The temporary order is to be limited in time

Such a temporary injunction may not exceed a period of 6 months. After hearing an expert, it can be extended through further interim measures. Urgent measures may not last longer than a maximum of 1 year (Section 302 FamFG). In particularly urgent cases, the supervisory court can take the necessary measures itself instead of a supervisor, as long as this has not yet been appointed or if he is unable to fulfill his obligations ( § 1846 BGB). Often in such particularly urgent situations the court decides on custodial detention .

Appointment decision

The appointment decision must state for whom a supervisor is appointed, the name of the supervisor (in the case of club and authority supervisors also the name of the supervisory association or the supervisory authority), the tasks of the supervisor, whether and, if so, for which task group a reservation of consent has been established, the date of the review of the appointment decision (after 7 years at the latest) as well as instructions on legal remedies (§§ 39, 286 FamFG). It must be noted separately if the supervisor is to have the right to restrict the person's post or telephone traffic ( Section 1896 (4) BGB). If the supervision is carried out professionally, this must also be noted (Section 1836 (1) sentence 2 BGB). The decision is notified to the assisted, his method caregiver , the caregiver and the supervision authority (§§ 41, 287, 288 FamFG). Possibly. other authorities (e.g. election office, registration office) must also be notified (§§ 308–311 FamFG) as well as the home in which the person concerned lives.

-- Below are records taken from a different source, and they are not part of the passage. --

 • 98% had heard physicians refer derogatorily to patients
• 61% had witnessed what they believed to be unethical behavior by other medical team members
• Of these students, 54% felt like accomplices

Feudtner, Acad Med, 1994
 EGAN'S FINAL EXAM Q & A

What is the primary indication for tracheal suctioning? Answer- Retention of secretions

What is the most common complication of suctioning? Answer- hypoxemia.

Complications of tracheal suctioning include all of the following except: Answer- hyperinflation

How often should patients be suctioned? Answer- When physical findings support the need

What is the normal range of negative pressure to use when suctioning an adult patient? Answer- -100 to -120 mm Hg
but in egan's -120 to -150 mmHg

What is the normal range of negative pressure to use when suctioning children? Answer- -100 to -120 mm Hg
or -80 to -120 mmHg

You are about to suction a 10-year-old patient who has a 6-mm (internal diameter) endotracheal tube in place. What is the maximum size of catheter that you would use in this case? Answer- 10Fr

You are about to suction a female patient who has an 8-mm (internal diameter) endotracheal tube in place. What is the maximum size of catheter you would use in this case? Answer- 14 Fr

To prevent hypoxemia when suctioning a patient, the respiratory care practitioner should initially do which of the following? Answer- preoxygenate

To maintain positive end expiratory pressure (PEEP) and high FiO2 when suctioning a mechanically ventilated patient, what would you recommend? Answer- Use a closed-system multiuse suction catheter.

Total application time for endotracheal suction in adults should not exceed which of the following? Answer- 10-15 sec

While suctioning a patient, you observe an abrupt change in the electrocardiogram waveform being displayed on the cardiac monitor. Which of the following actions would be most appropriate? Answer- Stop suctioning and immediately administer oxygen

Changes to the supervisor's resolutions

After the decision on the appointment of a supervisor , further supervision procedures may be necessary, e.g. B. to expand or restrict tasks, order or cancel reservations of consent or cancel all supervision, change of supervisor. In principle, the same procedural rules must be observed here as for the first order. Procedural acts can be waived in certain circumstances, e.g. B. if changes in the task areas represent only insignificant extensions or take place within 6 months (cf. § 293 FamFG).

Supervision court approvals

During the supervision, the supervisor needs judicial approval for numerous legal acts. Here too, hearings and expert reports are often necessary (e.g. in the area of ​​personal care for medical treatment according to Section 1904 BGB, for sterilization according to Section 1905 BGB, for accommodation according to Section 1906 BGB, for resignations according to Section 1907 BGB). There are also approval requirements for numerous decisions in the area of ​​asset management (§ § 1809 - 1831 BGB, § 299 FamFG).

Appeal against court decision

As appeal the complaint to be lodged within 1 month or two weeks (cf. §§ 58 ff 303-304 FamFG.) Must: be considered. Which legal remedy comes into consideration in the individual case results from the legal remedy instructions of the court. The regional court decides on the complaint . A legal complaint or to the BGH is possible under certain conditions against its decision (Section 70 FamFG). In addition to the person concerned and his curator ad litem, other persons and authorities also have a right of appeal, e.g. B. the supervisory authority .

See also

literature

Web links

Individual evidence

  1. ^ VO of March 15, 2006, Bayr. GVBl. P. 170.
  2. Federal Ministry of Justice , special survey: Procedure under the Care Act .
  3. BayObLG, decision of August 24, 2001 , Az. 3Z BR 246/01, full text = BtPrax 2002, p. 37.
  4. ^ LG Kassel, decision of November 28, 1996, Az. 10 T 154/96, FamRZ 1997, 889.
  5. cf. OLG Düsseldorf, FamRZ 1995, 11; OLG Hamm, decision of December 7, 2004, Az. 15 W 398/04.